Construction of etiological diagnosis model for pathogen-negative pulmonary tuberculosis using tuberculosis scores of GBP5, DUSP3, and TBP genes combined with inflammatory factors
10.3760/cma.j.cn112150-20250501-00382
- VernacularTitle:GBP5和DUSP3及TBP三基因TB评分联合炎症因子构建病原学阴性肺结核鉴别诊断模型
- Author:
Miaomiao ZHAO
1
;
Yanyang ZHOU
;
Qiuxiang HU
;
Hui CHEN
;
Tingting CHEN
;
Yingqi CHEN
;
Ping XU
Author Information
1. 苏州大学苏州医学院,苏州 215123
- Publication Type:Journal Article
- Keywords:
Pathogen-negative pulmonary tuberculosis;
Three-gene tuberculosis score;
Inflammatory factors;
Discriminative diagnostic model
- From:
Chinese Journal of Preventive Medicine
2025;59(11):1965-1971
- CountryChina
- Language:Chinese
-
Abstract:
To evaluate the diagnostic performance of a three-gene (GBP5, DUSP3, and TBP) tuberculosis (TB) score in bacteriologically-negative pulmonary tuberculosis, and to develop and validate a discriminative diagnostic model by integrating inflammatory cytokines (IL-2, IL-5, IL-17, and IFN-γ).

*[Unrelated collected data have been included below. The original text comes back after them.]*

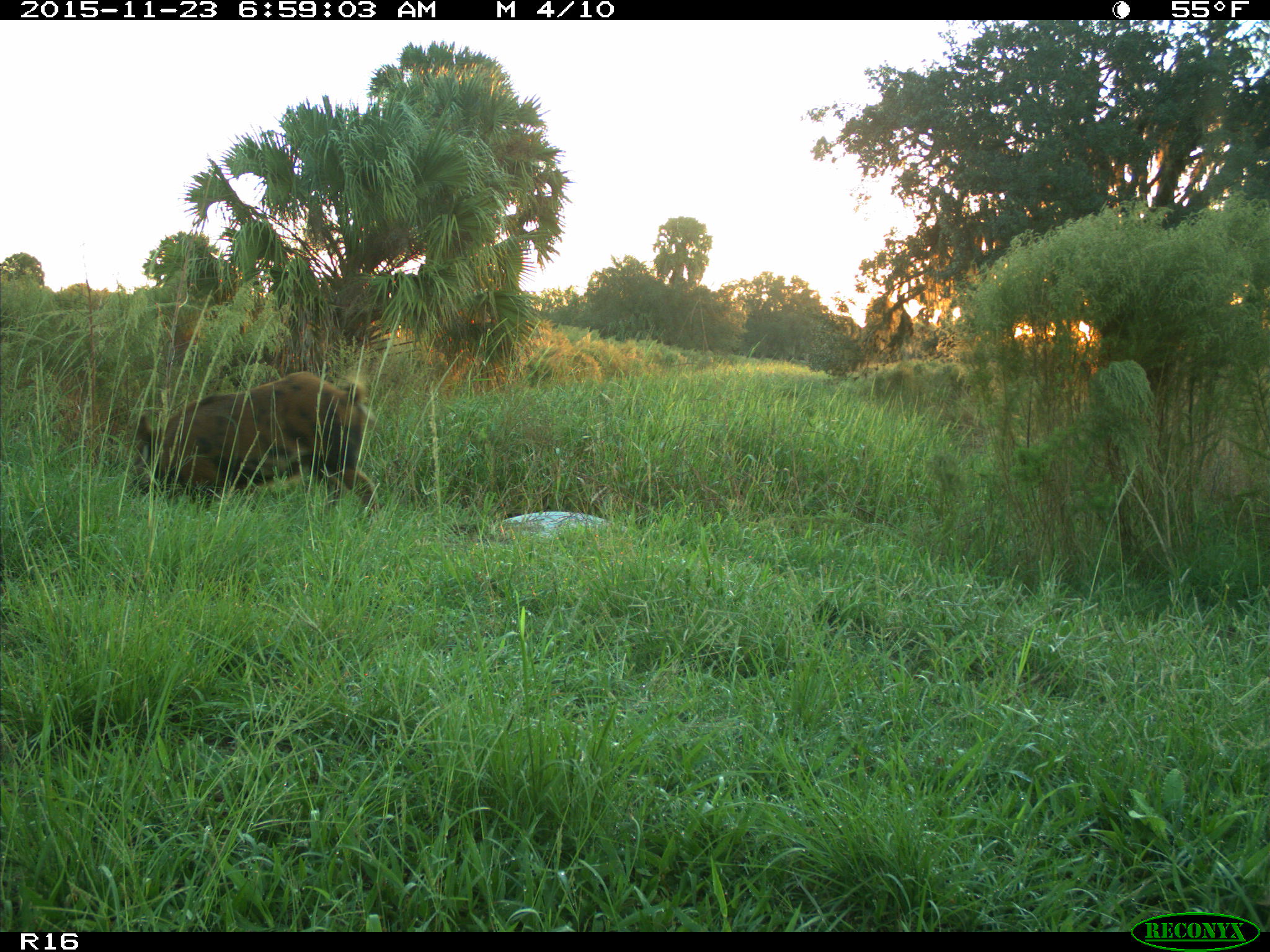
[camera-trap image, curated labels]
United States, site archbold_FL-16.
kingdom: Animalia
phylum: Chordata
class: Mammalia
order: Artiodactyla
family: Suidae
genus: Sus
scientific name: Sus scrofa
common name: wild boar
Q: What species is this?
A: Sus scrofa (wild boar).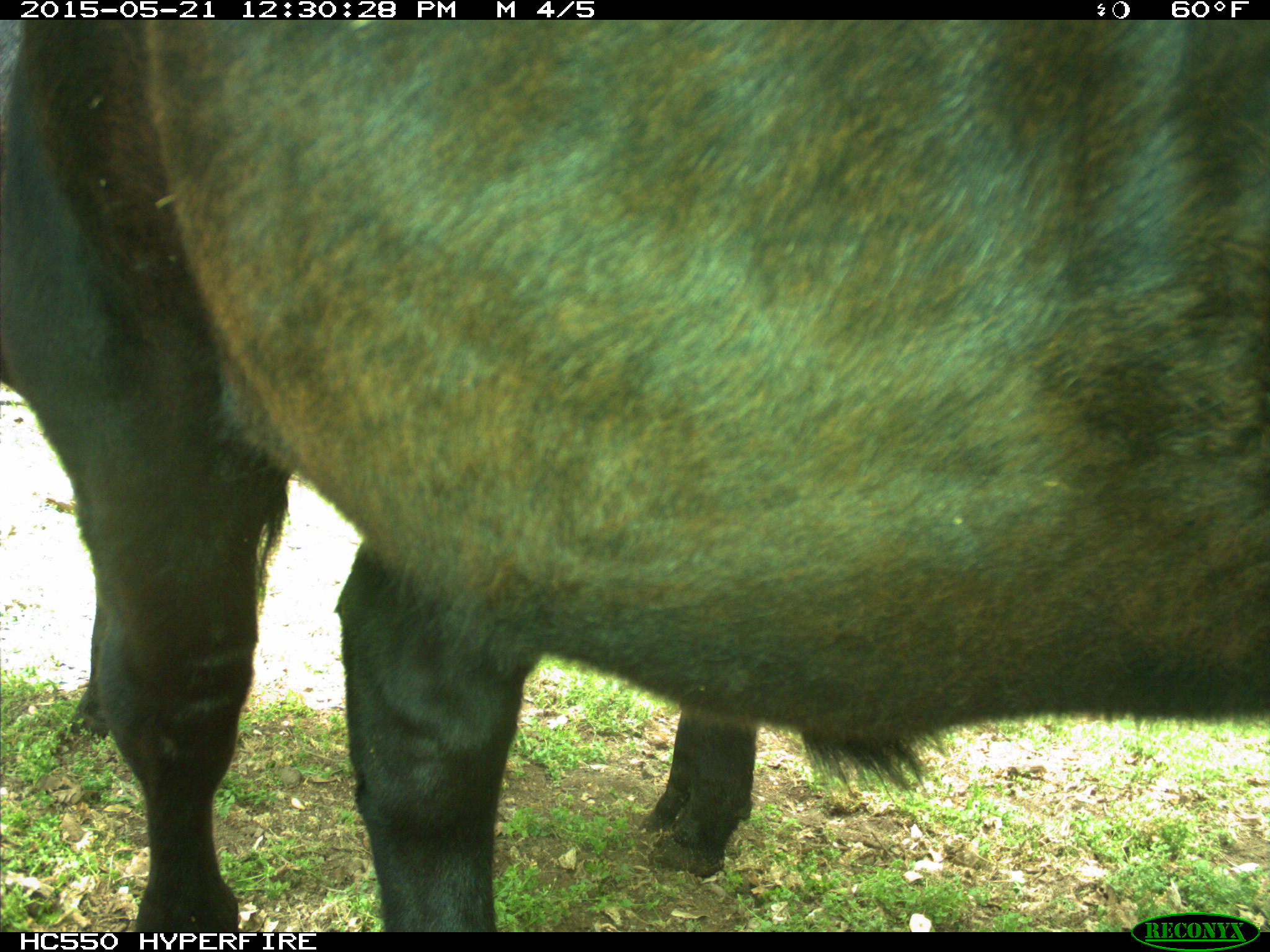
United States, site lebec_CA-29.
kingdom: Animalia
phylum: Chordata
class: Mammalia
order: Artiodactyla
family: Bovidae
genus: Bos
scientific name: Bos taurus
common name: domestic cow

A prospective cohort study was conducted, a total of 238 patients admitted to the Affiliated Infectious Disease Hospital of Soochow University from May 2023 to May 2024 were enrolled, including 119 pathogen-negative pulmonary tuberculosis patients and 119 patients with other pulmonary diseases (OPD). The GeneXpert MTB-HR kit was used to detect the three-gene TB scores from residual blood routine samples. The diagnostic performance was assessed using receiver operating characteristic (ROC) curve analysis. Concurrent data on 12 inflammatory cytokines were collected from patients. Potential biomarkers were screened using univariate analysis and multivariate logistic regression, and selected features were incorporated into the construction of four machine learning models: logistic regression, support vector machine (SVM), K-nearest neighbors (KNN), and adaptive boosting (AdaBoost). The samples were randomly split into a training set (85%) and a test set (15%). The models were trained on the training set, and their diagnostic performance was validated using the test set. The predictive ability of each model was evaluated based on ROC curve parameters. The results showed that the three-gene TB score alone yielded an AUC of 0.539 (sensitivity: 50.94%, specificity: 60.50%) in distinguishing pathogen-negative pulmonary tuberculosis from OPD. Four non-col-linear inflammatory factors (IL-2, IL-5, IL-17, and IFN-γ) were selected and combined with the three-gene TB score to construct machine learning models. The AdaBoost model demonstrated the best performance, achieving an AUC of 0.893 (sensitivity: 85.4%, specificity: 73.0%) in the training set and an AUC of 0.873 (sensitivity: 88.2%, specificity: 72.2%) in the test set. In conclusion,the AdaBoost diagnostic model integrating the three-gene TB score with inflammatory factors (IL-2, IL-5, IL-17, and IFN-γ) exhibits superior discriminating performance for pathogen-negative pulmonary tuberculosis compared to OPD, significantly outperforming the three-gene TB score alone.